▶ _TEXT SHOWN_:
--- start ---

Can Accountability for Russian War Crimes Exist Without American Support?

A Yale legal scholar discusses the mechanisms for bringing Russian military officials to justice, whether U.S. policy has made doing so more difficult, and the future of international law after the Ukraine war.
Ukrainian President Volodymyr Zelensky is seen on the screen at a U.N. Security Council meeting.
“You’re seeing this reaction of the international community,” Oona Hathaway says, “because everybody realizes that their own safety and security is at risk if Ukraine falls.”Photograph by Lev Radin / Sipa USA / Reuters

As Russian forces have pulled back from Kyiv and its surrounding suburbs, a disturbing series of images have appeared, which seem to show the execution of civilians. In Bucha, bodies have been found with hands tied and gunshot wounds to the head. A report published by Human Rights Watch, on Sunday, documented sexual violence and alleged killings by Russian troops in other parts of the country. Earlier this week, President Biden called for the Russian President, Vladimir Putin, to face a trial for war crimes. (Satellite imagery revealed that the dead bodies in Bucha had been present for weeks, casting doubt on Russian claims that they had been placed there after Russian forces departed.) On Tuesday, the Ukrainian President, Volodymyr Zelensky, addressed the United Nations Security Council, and asked, “Are you ready to close the U.N.? Do you think the time of international law is gone? If the answer is no, then you need to act immediately.” (Later in the week, the New York Times posted a still frame from a video that appeared to show Ukrainian troops executing captured Russian combatants.)

To talk through what, if any, consequences the Russian leadership could face for these actions, I recently spoke by phone with Oona Hathaway, a professor at Yale Law School and the director of the school’s Center for Global Legal Challenges and the co-author, with Scott J. Shapiro, of the book “The Internationalists.” She also serves on a committee that offers guidance to the State Department on international law. During our conversation, which has been edited for length and clarity, we discussed the different mechanisms that could be used to bring members of the Russian military to justice, how American actions have undermined the prospects for international accountability, and how international law might change after the Ukraine conflict.

What does it mean, in practice, for a big and powerful country to commit war crimes in 2022?

Well, it means that the international legal order is really under serious stress. This is, of course, not the first time that a major country has committed war crimes, even in recent years. We’ve seen war crimes taking place, for instance, in Syria, for much of the last several years. But what’s distinctive about this current moment is that we haven’t seen a fight between a major global power (here, Russia) and another state (here, Ukraine) in the last couple of decades, where the rules of the Geneva Conventions, the vast rules of international humanitarian law, are being broken on a massive scale.

We all have an idea of what war crimes are, but what is the underlying legal framework here? Is it just the Geneva Conventions, or something else?

--- end ---

▶ _GOALS_:
a) In the interview about Russian war crimes, what role does Oona Hathaway hold at Yale Law School besides professor?
b) Carry on the interview about Russian war crimes from the point where it stops.
The lines after this have nothing to do with the interview.

▶ _DATA_:
--- start ---

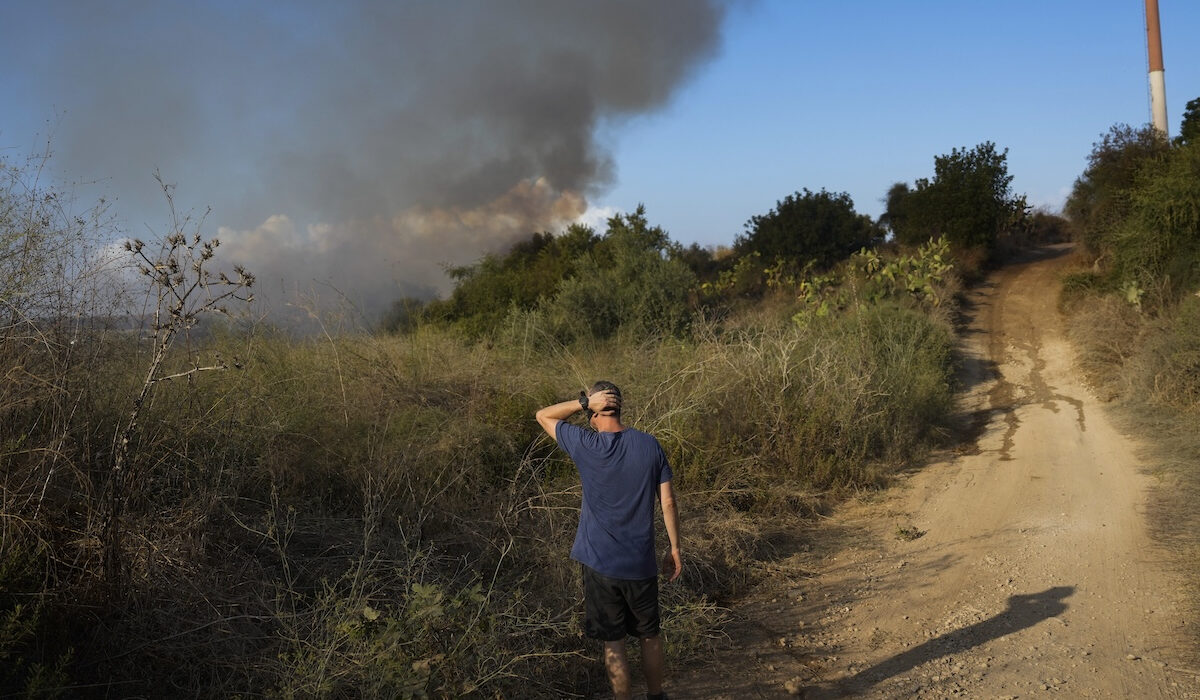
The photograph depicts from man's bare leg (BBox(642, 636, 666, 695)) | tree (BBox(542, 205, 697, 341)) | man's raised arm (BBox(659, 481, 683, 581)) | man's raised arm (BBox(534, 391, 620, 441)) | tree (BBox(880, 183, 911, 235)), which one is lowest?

--- end ---

▶ _SET OF ANSWERS_:
a) She directs the school's Center for Global Legal Challenges.

b)
The rules are not limited simply to the Geneva Conventions. It could also include customary international law that supplements the treaty rules in the Geneva Conventions. International humanitarian law creates a kind of foundational framework that we look to when we’re thinking about war crimes, and war crimes are any serious violation of international humanitarian law. So we look to: What does international humanitarian law provide? What does it require? What does it allow states to do? What does it prohibit states from doing? And then is there any significant violation of those rules? And, if there is, that can be a war crime.

And, in terms of enforcement mechanisms, it seems like there is the International Criminal Court, but beyond that?

There are two categories of accountability mechanisms. There are domestic courts, and there are international courts. And, generally speaking, when war crimes are committed it’s often the domestic courts that take the lead in addressing the problem. So you may remember that there were some courts-martial of U.S. soldiers for war crimes, and a few of them were pardoned by President Trump after having been convicted. And actually in Ukraine we see that the prosecutor general of the country has already opened more than two thousand investigations into possible war crimes taking place in Ukraine, and is likely to start prosecuting Russian soldiers—particularly soldiers who are currently being held as prisoners of war and may have participated in some of those war crimes and therefore can be subject to prosecution for violating international humanitarian law.

So it would be prosecutions on the domestic level for violations of international law?

Exactly. Almost every country in the world that is party to the Geneva Conventions has its own domestic statute that allows for the criminal prosecution of war crimes. So the United States has its own War Crimes Act that allows prosecution of war crimes here in the United States. And Ukraine has war crimes as part of its domestic criminal law. But that is done in the shadow of the international law, and the Geneva Conventions in fact require states that are party to the conventions to be able to criminally prosecute violations of the conventions. So every state is actually required to have a mechanism for domestic prosecutions of war crimes.

And what happens if America or Russia just decides not to follow the Geneva Conventions? There is no enforcement mechanism for that, correct?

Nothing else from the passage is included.